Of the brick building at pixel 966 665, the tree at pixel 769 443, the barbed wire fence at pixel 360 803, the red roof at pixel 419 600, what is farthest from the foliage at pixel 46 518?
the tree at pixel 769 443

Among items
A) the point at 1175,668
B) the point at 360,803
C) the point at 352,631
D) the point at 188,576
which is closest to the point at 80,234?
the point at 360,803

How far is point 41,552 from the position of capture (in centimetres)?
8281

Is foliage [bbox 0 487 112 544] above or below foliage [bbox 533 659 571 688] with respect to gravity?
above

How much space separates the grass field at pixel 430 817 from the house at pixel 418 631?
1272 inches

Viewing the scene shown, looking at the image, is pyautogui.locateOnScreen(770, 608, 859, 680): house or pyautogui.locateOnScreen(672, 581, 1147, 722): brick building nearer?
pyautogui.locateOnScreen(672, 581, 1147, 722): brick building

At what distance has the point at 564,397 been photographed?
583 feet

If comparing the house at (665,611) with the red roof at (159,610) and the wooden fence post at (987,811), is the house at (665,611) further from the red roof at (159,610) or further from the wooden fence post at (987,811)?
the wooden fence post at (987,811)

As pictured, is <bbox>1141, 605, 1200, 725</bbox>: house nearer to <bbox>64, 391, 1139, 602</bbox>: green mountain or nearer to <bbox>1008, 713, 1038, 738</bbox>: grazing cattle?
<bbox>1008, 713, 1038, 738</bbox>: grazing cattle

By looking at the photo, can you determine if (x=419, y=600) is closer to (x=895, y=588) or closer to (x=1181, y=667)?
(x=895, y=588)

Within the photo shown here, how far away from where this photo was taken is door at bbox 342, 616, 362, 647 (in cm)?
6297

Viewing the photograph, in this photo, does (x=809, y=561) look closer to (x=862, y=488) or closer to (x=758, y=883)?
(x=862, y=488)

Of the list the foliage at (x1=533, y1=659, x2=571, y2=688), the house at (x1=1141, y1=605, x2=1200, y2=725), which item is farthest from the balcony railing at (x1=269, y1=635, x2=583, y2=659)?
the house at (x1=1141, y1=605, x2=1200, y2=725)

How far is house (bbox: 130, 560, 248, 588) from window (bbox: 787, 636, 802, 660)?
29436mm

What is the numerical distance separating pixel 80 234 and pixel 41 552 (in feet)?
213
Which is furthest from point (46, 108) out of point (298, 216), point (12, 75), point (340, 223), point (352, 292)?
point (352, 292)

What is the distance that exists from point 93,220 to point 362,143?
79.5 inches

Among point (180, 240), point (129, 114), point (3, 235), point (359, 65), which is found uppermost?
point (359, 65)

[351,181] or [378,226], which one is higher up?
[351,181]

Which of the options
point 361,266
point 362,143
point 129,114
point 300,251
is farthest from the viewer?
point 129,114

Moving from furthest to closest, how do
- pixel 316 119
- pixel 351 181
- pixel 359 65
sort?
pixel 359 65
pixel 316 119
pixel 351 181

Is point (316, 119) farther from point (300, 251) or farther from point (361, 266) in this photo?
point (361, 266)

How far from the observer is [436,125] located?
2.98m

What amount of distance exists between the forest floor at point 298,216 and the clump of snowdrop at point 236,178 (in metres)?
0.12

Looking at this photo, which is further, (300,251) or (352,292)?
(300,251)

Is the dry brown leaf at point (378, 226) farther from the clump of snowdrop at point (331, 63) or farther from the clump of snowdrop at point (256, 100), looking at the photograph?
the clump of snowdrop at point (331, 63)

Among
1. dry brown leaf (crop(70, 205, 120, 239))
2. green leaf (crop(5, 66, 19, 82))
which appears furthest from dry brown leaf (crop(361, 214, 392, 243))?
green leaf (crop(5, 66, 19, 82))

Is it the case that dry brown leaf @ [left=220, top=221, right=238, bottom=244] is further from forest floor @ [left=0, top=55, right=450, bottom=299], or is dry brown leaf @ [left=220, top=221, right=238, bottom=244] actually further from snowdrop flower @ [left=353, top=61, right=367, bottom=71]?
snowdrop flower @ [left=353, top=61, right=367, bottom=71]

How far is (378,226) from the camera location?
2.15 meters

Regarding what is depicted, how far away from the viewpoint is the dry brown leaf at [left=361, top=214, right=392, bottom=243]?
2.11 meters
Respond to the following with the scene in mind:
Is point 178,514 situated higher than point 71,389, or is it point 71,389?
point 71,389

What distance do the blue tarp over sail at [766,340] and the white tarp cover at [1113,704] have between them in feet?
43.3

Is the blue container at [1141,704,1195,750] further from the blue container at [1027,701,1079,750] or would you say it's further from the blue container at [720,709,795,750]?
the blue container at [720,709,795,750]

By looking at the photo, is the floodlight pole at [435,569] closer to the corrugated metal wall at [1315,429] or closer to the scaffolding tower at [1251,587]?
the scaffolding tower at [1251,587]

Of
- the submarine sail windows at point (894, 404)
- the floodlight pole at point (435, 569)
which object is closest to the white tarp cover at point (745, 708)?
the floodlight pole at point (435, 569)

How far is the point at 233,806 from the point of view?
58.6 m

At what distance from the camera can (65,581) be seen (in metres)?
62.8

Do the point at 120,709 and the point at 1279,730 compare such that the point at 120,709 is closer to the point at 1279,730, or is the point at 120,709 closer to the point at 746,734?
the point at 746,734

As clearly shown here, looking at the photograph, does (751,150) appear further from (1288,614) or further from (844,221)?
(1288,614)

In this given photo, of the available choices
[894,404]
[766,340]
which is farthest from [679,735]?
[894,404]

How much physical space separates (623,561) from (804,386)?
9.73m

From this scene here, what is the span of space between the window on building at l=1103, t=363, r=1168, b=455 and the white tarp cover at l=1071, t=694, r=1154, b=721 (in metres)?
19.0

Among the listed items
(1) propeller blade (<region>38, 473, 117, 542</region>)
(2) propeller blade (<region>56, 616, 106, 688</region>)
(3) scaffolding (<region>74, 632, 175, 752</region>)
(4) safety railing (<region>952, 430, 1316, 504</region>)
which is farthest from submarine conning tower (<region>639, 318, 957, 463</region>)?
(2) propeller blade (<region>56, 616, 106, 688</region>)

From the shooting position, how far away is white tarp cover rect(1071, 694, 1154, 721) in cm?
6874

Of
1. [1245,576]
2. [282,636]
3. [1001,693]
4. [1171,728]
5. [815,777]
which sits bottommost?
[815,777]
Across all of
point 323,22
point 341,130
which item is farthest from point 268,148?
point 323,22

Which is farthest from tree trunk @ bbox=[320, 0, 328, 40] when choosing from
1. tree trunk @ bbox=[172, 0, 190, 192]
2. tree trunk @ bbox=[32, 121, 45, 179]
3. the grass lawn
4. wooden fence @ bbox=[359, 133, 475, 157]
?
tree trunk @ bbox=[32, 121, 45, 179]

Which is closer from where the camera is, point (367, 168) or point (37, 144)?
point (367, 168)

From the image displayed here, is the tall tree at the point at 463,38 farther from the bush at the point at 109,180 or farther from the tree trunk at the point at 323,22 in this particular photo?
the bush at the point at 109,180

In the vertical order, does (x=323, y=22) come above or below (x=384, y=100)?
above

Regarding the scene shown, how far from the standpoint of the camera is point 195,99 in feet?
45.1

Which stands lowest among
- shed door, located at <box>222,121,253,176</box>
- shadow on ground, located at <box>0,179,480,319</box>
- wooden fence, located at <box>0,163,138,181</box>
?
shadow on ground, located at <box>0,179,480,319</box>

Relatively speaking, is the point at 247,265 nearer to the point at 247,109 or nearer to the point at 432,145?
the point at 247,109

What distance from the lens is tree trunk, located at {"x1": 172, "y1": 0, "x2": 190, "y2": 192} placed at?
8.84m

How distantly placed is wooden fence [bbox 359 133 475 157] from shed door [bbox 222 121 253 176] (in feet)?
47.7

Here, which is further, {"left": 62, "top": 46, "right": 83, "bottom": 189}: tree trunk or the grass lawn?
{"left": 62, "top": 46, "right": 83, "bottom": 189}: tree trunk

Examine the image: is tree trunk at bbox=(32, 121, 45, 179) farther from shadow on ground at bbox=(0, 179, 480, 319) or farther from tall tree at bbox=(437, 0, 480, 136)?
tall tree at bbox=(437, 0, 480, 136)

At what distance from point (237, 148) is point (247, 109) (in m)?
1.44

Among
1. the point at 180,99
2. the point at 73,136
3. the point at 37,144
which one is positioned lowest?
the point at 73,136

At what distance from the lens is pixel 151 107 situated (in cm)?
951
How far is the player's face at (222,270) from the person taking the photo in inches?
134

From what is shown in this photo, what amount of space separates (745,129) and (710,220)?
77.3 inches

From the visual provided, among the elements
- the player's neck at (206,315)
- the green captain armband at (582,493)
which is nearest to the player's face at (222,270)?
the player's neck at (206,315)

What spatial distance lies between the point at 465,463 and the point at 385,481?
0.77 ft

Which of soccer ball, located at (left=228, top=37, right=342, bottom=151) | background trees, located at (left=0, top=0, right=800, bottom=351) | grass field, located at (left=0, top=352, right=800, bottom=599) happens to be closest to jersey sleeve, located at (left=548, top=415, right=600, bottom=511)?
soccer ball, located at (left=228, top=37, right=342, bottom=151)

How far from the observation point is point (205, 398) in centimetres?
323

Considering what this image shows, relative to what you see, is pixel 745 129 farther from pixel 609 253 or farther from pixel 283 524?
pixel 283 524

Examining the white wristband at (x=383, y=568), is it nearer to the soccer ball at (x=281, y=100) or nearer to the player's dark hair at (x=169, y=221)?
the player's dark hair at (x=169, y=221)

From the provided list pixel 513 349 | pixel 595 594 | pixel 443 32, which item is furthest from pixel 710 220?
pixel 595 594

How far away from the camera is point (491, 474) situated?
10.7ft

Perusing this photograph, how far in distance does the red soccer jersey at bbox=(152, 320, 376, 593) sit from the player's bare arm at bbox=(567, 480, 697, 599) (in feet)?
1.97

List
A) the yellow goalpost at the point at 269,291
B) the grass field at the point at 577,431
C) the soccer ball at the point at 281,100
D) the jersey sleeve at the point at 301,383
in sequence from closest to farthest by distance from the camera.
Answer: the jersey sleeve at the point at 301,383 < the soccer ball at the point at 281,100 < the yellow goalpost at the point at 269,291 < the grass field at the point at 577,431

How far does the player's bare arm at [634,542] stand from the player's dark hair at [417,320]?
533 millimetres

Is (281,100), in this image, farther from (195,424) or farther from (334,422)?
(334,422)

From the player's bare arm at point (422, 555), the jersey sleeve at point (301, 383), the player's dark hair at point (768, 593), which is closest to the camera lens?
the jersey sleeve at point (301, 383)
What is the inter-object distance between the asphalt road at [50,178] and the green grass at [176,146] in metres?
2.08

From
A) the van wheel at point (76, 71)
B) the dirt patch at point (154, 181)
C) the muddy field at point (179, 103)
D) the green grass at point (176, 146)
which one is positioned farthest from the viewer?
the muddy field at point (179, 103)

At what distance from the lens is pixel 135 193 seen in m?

### Task prompt:
Copy out the lines starting at the one containing "Is it the case" and ending at the one containing "2.15 meters", reproducing them character for character.

### Written reply:
Is it the case that dry brown leaf @ [left=220, top=221, right=238, bottom=244] is further from forest floor @ [left=0, top=55, right=450, bottom=299], or is dry brown leaf @ [left=220, top=221, right=238, bottom=244] actually further from snowdrop flower @ [left=353, top=61, right=367, bottom=71]?
snowdrop flower @ [left=353, top=61, right=367, bottom=71]

How far is (378,226) from the camera location?
2.15 meters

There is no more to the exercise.